* SUPPLIED MATERIAL
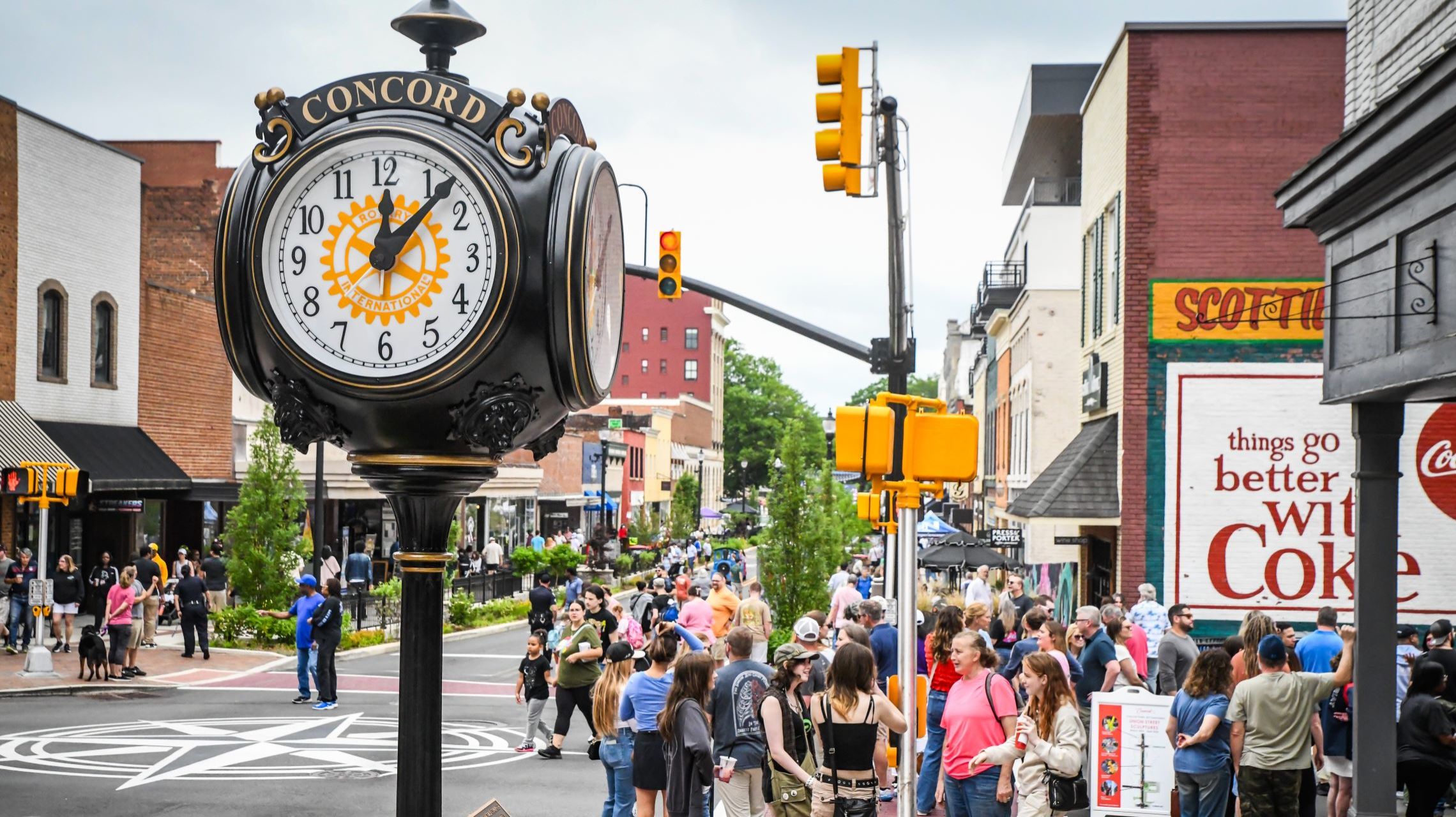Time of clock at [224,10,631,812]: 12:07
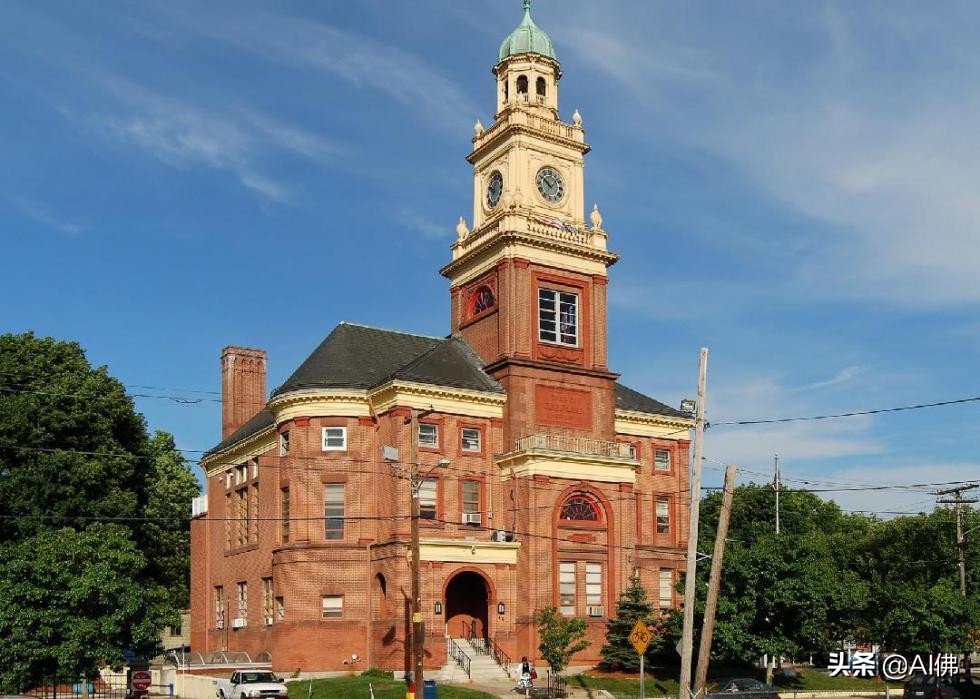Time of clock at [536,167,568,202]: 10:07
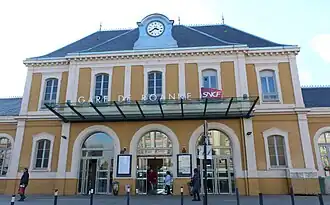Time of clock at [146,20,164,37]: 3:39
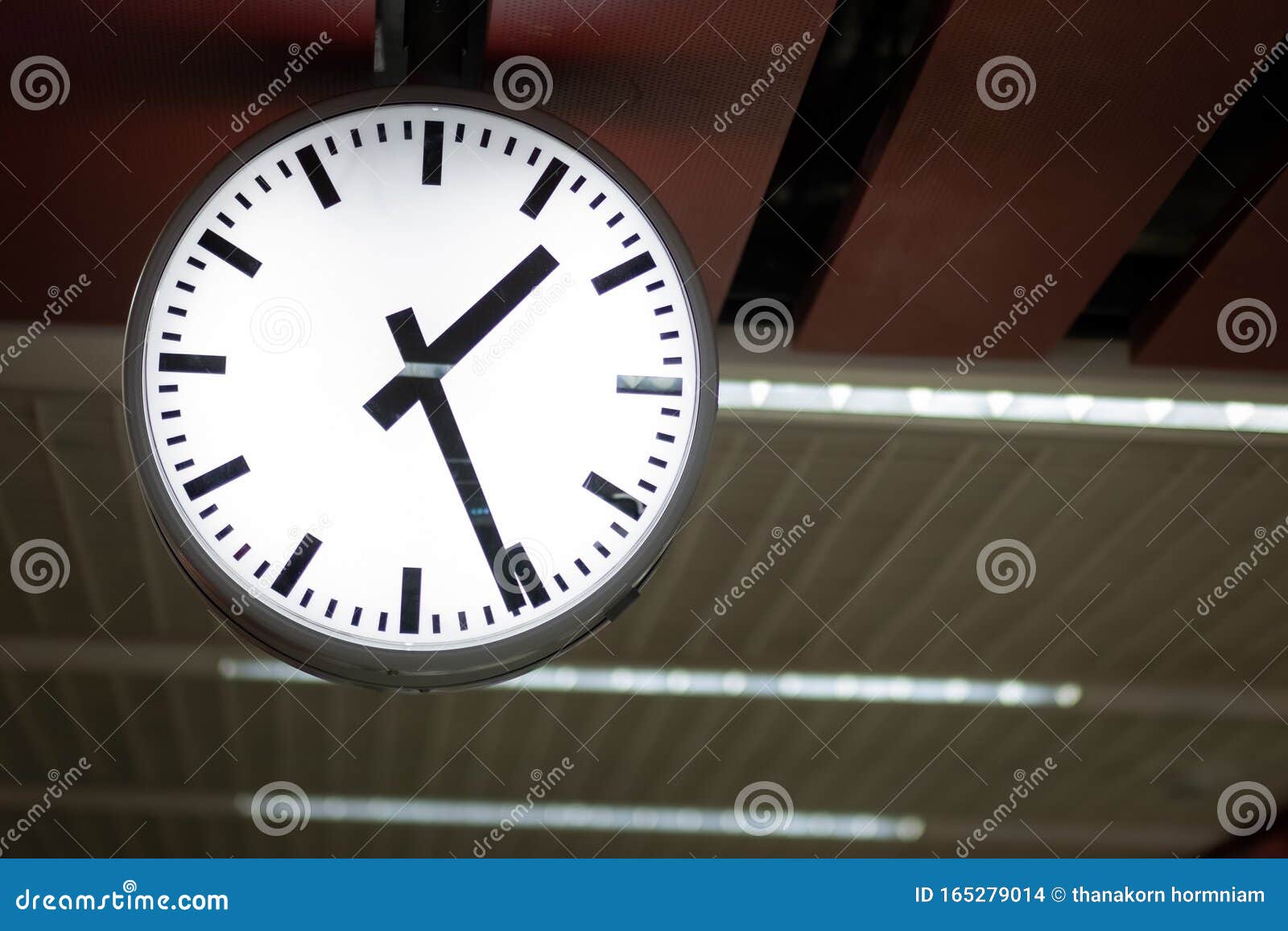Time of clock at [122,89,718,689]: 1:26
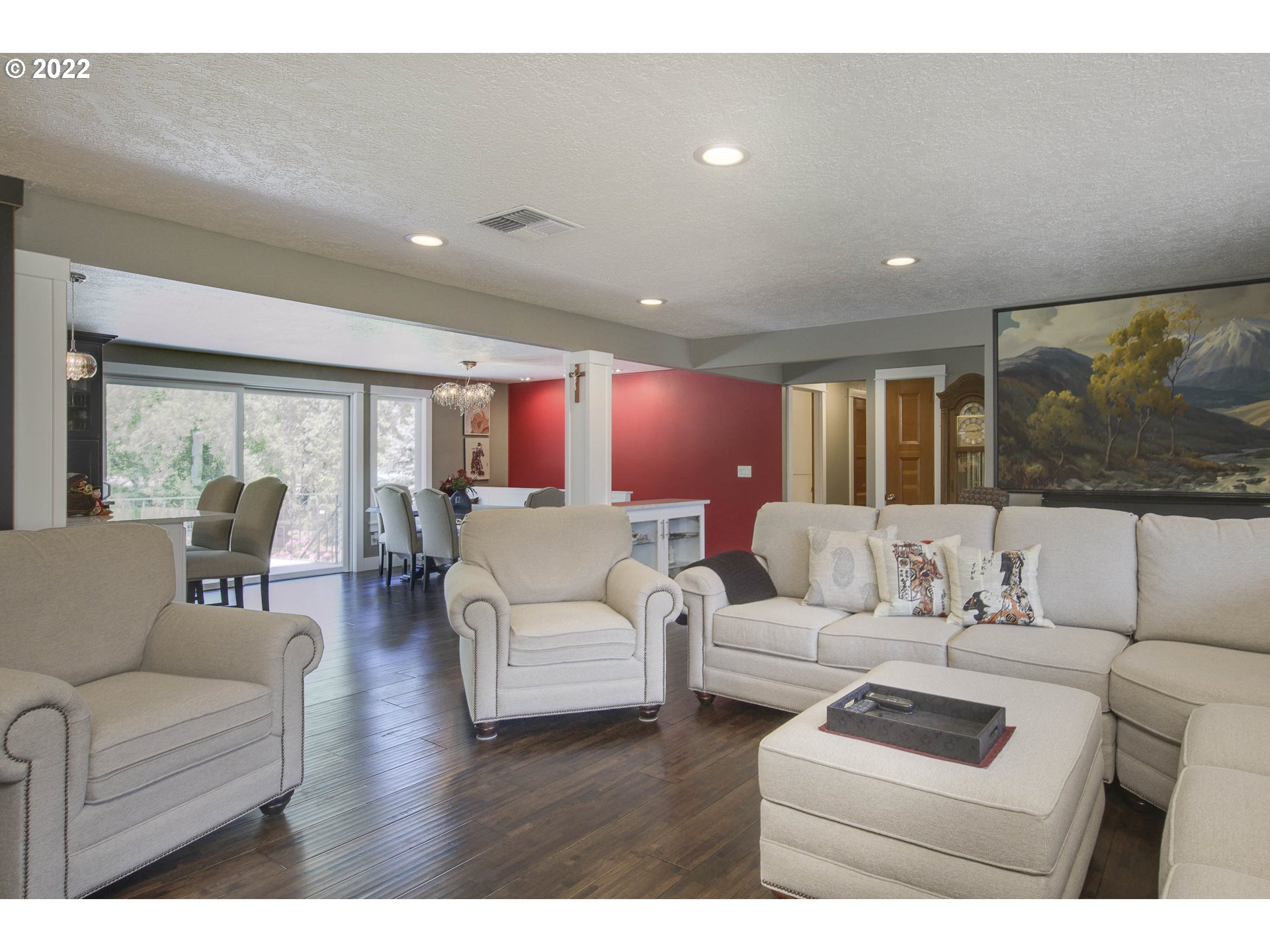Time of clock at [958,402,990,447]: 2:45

* AIM
Rewrite every row above, replacing "clock" with "watch" and changing nothing else. Leave the pictures out of your answer.

* EXERCISE ANSWER
Time of watch at [224,10,631,812]: 12:07
Time of watch at [536,167,568,202]: 10:07
Time of watch at [146,20,164,37]: 3:39
Time of watch at [122,89,718,689]: 1:26
Time of watch at [958,402,990,447]: 2:45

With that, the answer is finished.